Can’t find an expat who has anything bad to say about living here. Closest is no more long term visas and the need to be street smart. This suburban bred white boy has never been accused of being street smart. In Vietnam I’ve been getting plenty of practice at dealing with being pushed around.
Sat down for a meal and noticed the menu had different prices than the one on the stand out front. Complained then she apologized that I’d been given the ‘wrong menu’.
Returned to a breakfast place, was the only customer. The day before I’d experienced the woman running the restaurant spoke good English and liked to chat with customers. Asked her a few questions about Nha Trang then got to ordering. Her tone of voice and body language changed when she said there were no small water (500 ml) available. This wasn’t conversation, it was negotiation – as in ‘that’s my final offer’. I just stared at her and thought ‘You’d fuck with a return customer over 4000 VND ($.20 USD) gross when you have half a dozen competitors within 50 yards?’. I left.
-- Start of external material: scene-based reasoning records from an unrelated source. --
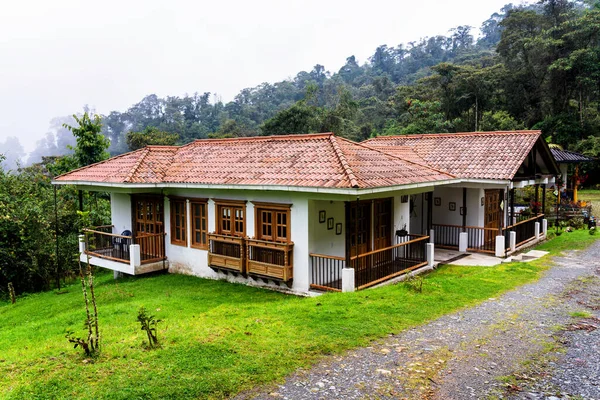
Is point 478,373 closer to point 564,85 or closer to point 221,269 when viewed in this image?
point 221,269

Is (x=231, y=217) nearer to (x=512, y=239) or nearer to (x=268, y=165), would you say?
(x=268, y=165)

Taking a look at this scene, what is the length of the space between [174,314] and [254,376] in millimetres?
4058

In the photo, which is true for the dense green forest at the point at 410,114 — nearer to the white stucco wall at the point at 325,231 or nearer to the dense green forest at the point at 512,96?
the dense green forest at the point at 512,96

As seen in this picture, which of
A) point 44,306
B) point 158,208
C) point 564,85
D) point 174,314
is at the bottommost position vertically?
point 44,306

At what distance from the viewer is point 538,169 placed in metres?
18.2

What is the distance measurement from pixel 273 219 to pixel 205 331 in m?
4.49

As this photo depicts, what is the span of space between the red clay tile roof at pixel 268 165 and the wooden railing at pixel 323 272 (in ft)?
6.39

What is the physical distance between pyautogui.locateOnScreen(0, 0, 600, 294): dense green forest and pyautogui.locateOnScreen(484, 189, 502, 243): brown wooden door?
49.9 feet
Got out of my assigned aisle seat on the Dalat to Nha Trang bus to let in the Vietnamese guy with the window seat. As he went by I wondered why he didn’t put his daypack in the overhead. There was plenty of room. Dropped his pack on the floor against the side of the bus, splayed his legs to the left of the pack, well into my territory. I sat down with momentum, pushing his legs out of my space. He gave me a WTF? look, I used sign language to show he had his space and I had mine. After a half hour of pressing our knees against each other he gave up and shifted positions. Was one of us an asshole? Who? Or did we both show a trivial application of the culture’s ‘Me First’ prime directive?
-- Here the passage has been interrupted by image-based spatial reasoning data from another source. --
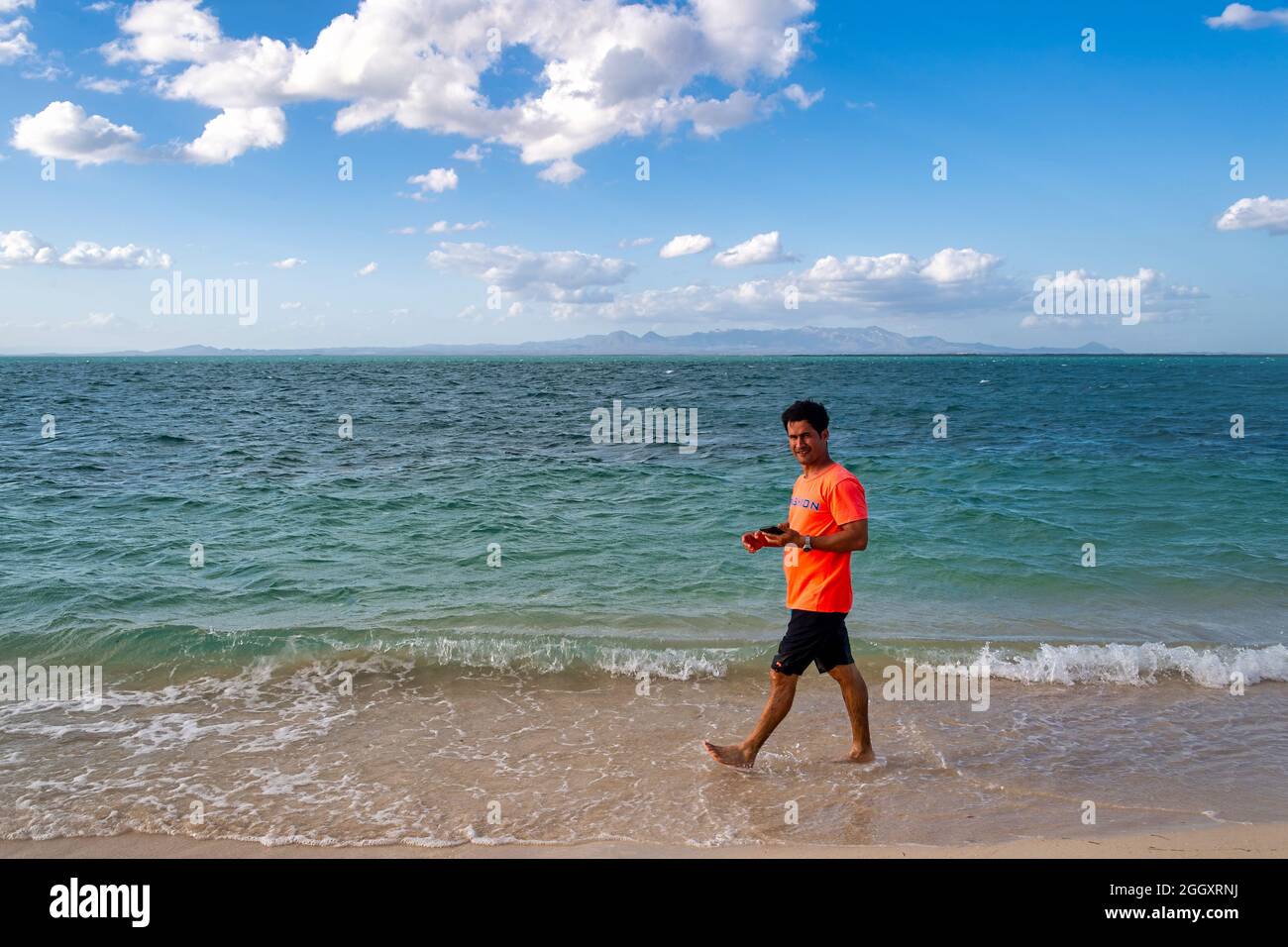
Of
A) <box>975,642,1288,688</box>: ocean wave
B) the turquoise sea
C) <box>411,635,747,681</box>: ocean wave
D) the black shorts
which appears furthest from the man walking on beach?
<box>975,642,1288,688</box>: ocean wave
Got off the bus in Nha Trang then walked into the slot between buses to get my bag. Was the first foreigner in. We foreigners arranged ourselves against the sides of the two buses, alternating so one had a clear but zig zag path to and from the bags. A Vietnamese woman bustled in and stood in front of me. Bags and people came and went then my bag appeared. The front of the zig zag path was occupied by a man getting his pack. Got the woman’s attention, pointed to the pack at her feet and indicated it was mine. She gave me a blank expression and turned away. Tried to get her attention again but she didn’t acknowledge me. Put one hand on her shoulder, pulled back to rotate her enough to squeeze around, then pushed past her on my way out. When in Rome …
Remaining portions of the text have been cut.